| Exercise |
The records below are to be reproduced exactly, with the pictures left out.

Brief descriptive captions
• • •
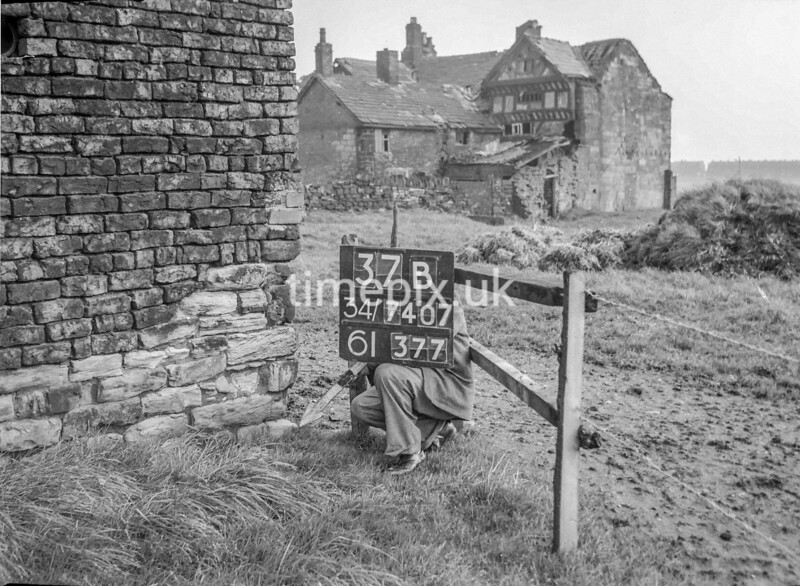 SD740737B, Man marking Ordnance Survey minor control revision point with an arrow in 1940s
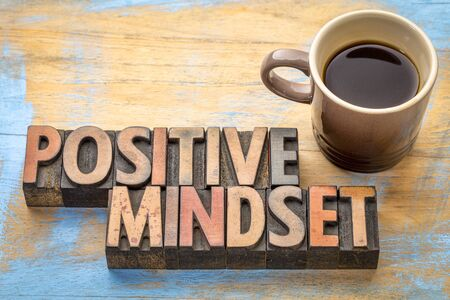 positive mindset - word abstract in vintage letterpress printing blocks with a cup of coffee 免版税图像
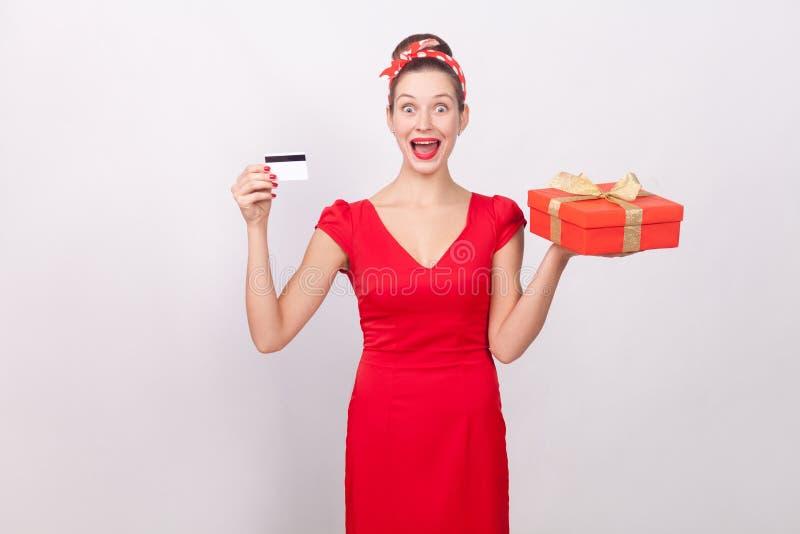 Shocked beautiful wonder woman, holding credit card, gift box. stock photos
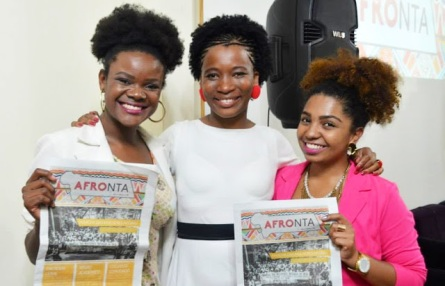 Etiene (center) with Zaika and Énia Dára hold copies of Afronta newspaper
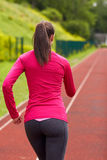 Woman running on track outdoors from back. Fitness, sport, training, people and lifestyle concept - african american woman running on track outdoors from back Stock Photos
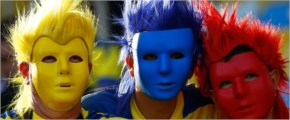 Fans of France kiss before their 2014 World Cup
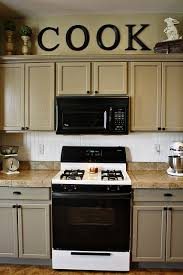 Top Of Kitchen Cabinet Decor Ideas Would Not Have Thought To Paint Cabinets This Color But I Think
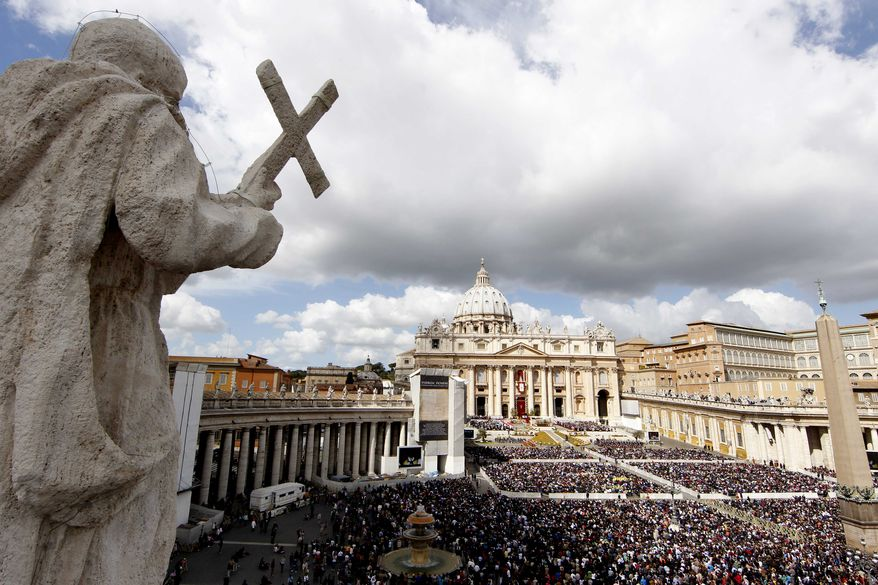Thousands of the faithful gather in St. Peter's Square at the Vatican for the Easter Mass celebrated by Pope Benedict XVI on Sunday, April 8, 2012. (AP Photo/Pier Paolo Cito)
• • •
| Your response |
 SD740737B, Man marking Ordnance Survey minor control revision point with an arrow in 1940s
 positive mindset - word abstract in vintage letterpress printing blocks with a cup of coffee 免版税图像
 Shocked beautiful wonder woman, holding credit card, gift box. stock photos
 Etiene (center) with Zaika and Énia Dára hold copies of Afronta newspaper
 Woman running on track outdoors from back. Fitness, sport, training, people and lifestyle concept - african american woman running on track outdoors from back Stock Photos
 Fans of France kiss before their 2014 World Cup
 Top Of Kitchen Cabinet Decor Ideas Would Not Have Thought To Paint Cabinets This Color But I Think
Thousands of the faithful gather in St. Peter's Square at the Vatican for the Easter Mass celebrated by Pope Benedict XVI on Sunday, April 8, 2012. (AP Photo/Pier Paolo Cito)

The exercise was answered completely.